Non sono un marinaio, quindi forse sono fuori strada, ma non darei molta fiducia a tre persone che non sanno navigare e che riescono ad attraversare l’Atlantico. Forse è per questo che la tempesta li porta in Spagna, che sono abbastanza sicuro sia letteralmente nella direzione opposta. Forse era proprio quello il bello, che non fossero mai tornati a casa fin dall’inizio. AMC ha bisogno di mantenere questi spin-off in produzione a tempo indeterminato per sfruttare al massimo la popolarità duratura del franchise, quindi Carol e Daryl non avrebbero alcun tipo di successo. Ci sono molti paesi in Europa. A questo ritmo, potremmo visitarli tutti.
In questo episodio mi sono chiesto come uno di questi due, soprattutto Carol, fosse sopravvissuto così a lungo. C’è una conversazione sugli hot dog soffocati che percorre l’intera première. Sono intrappolati nel mezzo di un’imboscata degli Walker a Londra – vengono chiamati “calamari” nel gergo locale – e poi, dopo l’incidente in barca, Carol ha un bernoccolo in testa e un pezzo di metallo conficcato nella schiena che le oscura la vista al punto da farla finire dritta contro lo zombie Julian. È come se cercassimo di rappresentare il pericolo per il gusto di farlo. Carol è sopravvissuta all’apocalisse per anni. Sa cos’è la febbre. Sa quando ha bisogno di cure mediche.

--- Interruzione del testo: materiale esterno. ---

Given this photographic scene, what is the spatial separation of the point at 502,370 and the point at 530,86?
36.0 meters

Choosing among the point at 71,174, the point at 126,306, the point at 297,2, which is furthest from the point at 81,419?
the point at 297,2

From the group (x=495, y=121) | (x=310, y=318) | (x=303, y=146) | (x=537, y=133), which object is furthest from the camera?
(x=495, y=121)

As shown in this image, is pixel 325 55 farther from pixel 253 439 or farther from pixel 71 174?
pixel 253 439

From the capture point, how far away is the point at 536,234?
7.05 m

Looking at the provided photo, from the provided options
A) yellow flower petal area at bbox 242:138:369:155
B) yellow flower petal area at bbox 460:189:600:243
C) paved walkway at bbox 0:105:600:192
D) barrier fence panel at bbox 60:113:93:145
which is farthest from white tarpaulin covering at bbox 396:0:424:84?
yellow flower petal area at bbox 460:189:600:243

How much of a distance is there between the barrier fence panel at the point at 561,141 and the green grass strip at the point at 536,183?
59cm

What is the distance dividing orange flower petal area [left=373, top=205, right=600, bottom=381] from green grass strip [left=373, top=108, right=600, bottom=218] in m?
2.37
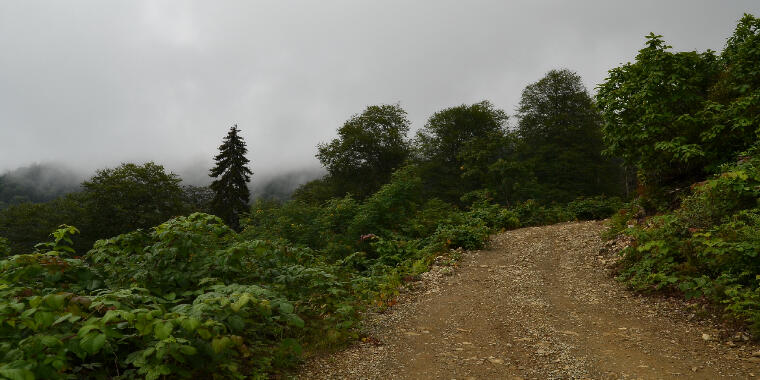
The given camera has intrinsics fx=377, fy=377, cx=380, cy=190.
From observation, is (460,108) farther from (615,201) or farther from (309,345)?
(309,345)

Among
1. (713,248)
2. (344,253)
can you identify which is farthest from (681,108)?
(344,253)

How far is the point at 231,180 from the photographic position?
1344 inches

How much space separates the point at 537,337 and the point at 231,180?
32.8 meters

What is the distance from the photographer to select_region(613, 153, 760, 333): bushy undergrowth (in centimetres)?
555

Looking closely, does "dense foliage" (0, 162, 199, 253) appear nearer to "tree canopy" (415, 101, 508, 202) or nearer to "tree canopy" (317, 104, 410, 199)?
"tree canopy" (317, 104, 410, 199)

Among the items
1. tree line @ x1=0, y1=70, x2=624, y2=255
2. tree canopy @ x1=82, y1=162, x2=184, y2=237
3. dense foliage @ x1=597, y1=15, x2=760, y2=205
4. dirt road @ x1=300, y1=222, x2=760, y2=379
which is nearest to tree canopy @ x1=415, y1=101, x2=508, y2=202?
A: tree line @ x1=0, y1=70, x2=624, y2=255

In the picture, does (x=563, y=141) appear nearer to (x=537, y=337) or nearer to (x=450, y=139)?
(x=450, y=139)

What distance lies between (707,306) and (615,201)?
1482 centimetres

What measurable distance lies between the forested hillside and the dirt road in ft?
1.59

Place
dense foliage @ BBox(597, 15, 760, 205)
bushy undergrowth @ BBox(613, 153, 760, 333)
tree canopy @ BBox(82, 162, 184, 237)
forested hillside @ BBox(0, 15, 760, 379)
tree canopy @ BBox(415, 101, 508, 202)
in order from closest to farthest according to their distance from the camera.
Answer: forested hillside @ BBox(0, 15, 760, 379), bushy undergrowth @ BBox(613, 153, 760, 333), dense foliage @ BBox(597, 15, 760, 205), tree canopy @ BBox(415, 101, 508, 202), tree canopy @ BBox(82, 162, 184, 237)

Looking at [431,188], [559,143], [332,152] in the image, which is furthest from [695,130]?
[332,152]

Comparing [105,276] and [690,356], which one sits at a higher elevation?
[105,276]

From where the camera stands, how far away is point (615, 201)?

Mi chiederei cosa stiamo facendo qui in The Walking Dead: Daryl Dixon Stagione 3, Episodio 1, ma è ovvio. Stiamo solo preparando le cose. Daryl e Carol avevano bisogno di essere altrove, quindi hanno incontrato un personaggio che poteva farlo, ma non aveva altro da fare oltre a quello. Le prime due stagioni hanno avuto almeno la decenza di fingere che Isabelle e Laurent fossero personaggi adeguati – entrambi sono convalidati qui, ma niente di più – ma sono comunque scomparsi quando la loro utilità è venuta meno. Daryl e Carol rimangono l’unica costante, le uniche persone a cui la serie è interessata, anche se sono la parte meno interessante della serie in cui compaiono.

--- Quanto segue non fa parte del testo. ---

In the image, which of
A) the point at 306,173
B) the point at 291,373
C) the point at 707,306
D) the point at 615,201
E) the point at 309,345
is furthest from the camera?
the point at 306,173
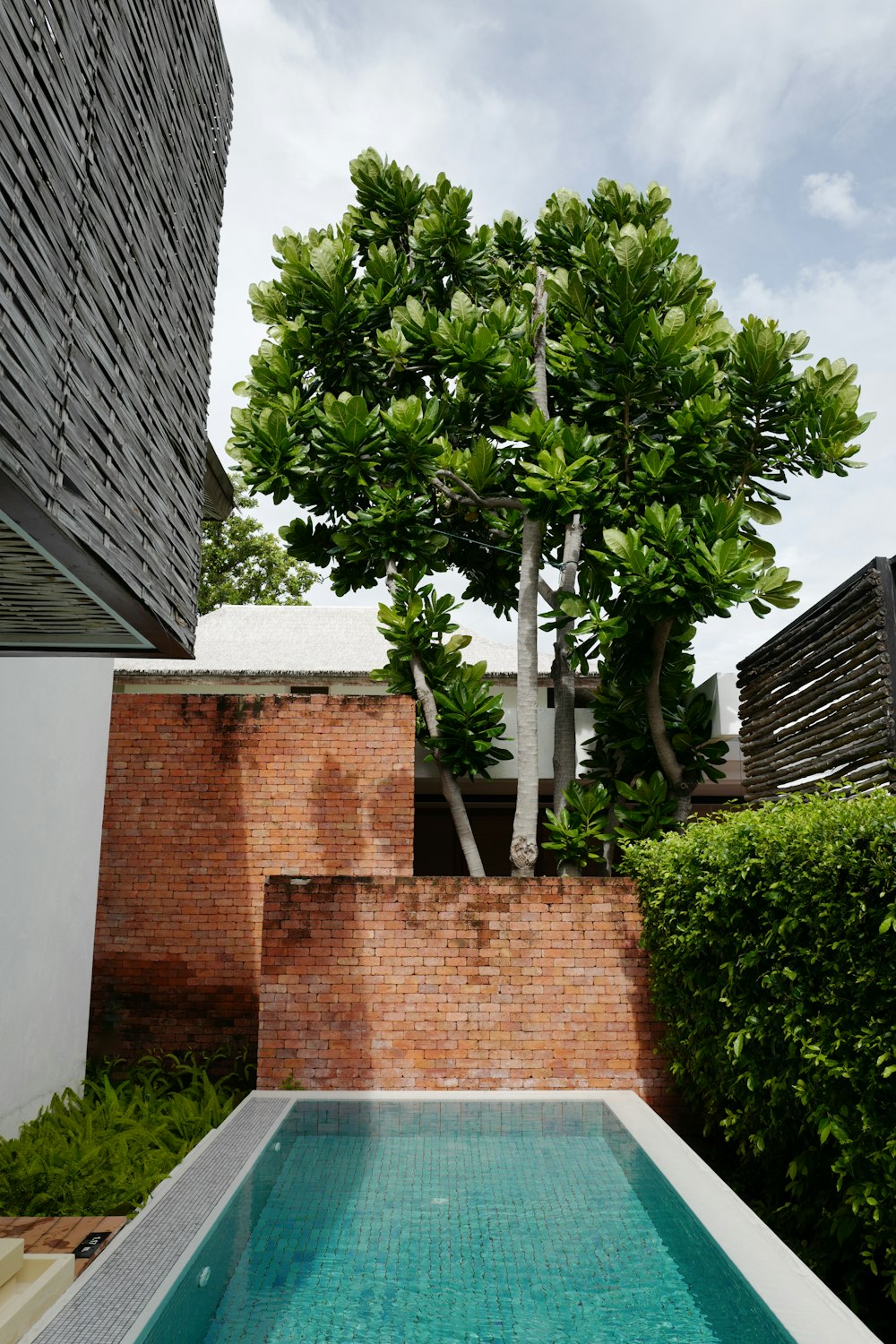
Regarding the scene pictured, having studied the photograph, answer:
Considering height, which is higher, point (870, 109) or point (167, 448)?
point (870, 109)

La domanda ora è se la Spagna possa essere interessante quanto la Francia per compensare tutto questo. Abbiamo solo scorci di come funzionano le cose qui, ma l’idea è che, similmente alla Francia, tutti siano tornati a una frammentazione tematica della storia locale. Avranno sicuramente i loro nomi per gli zombie, le loro dispute politiche e i loro pericolosi piani. E Daryl e Carol si troveranno coinvolti in tutto questo contro la loro volontà, probabilmente mentre cercano un mezzo di trasporto che potrebbe, un giorno, portarli in America. Sembra tutto un po’ troppo familiare, se me lo chiedete.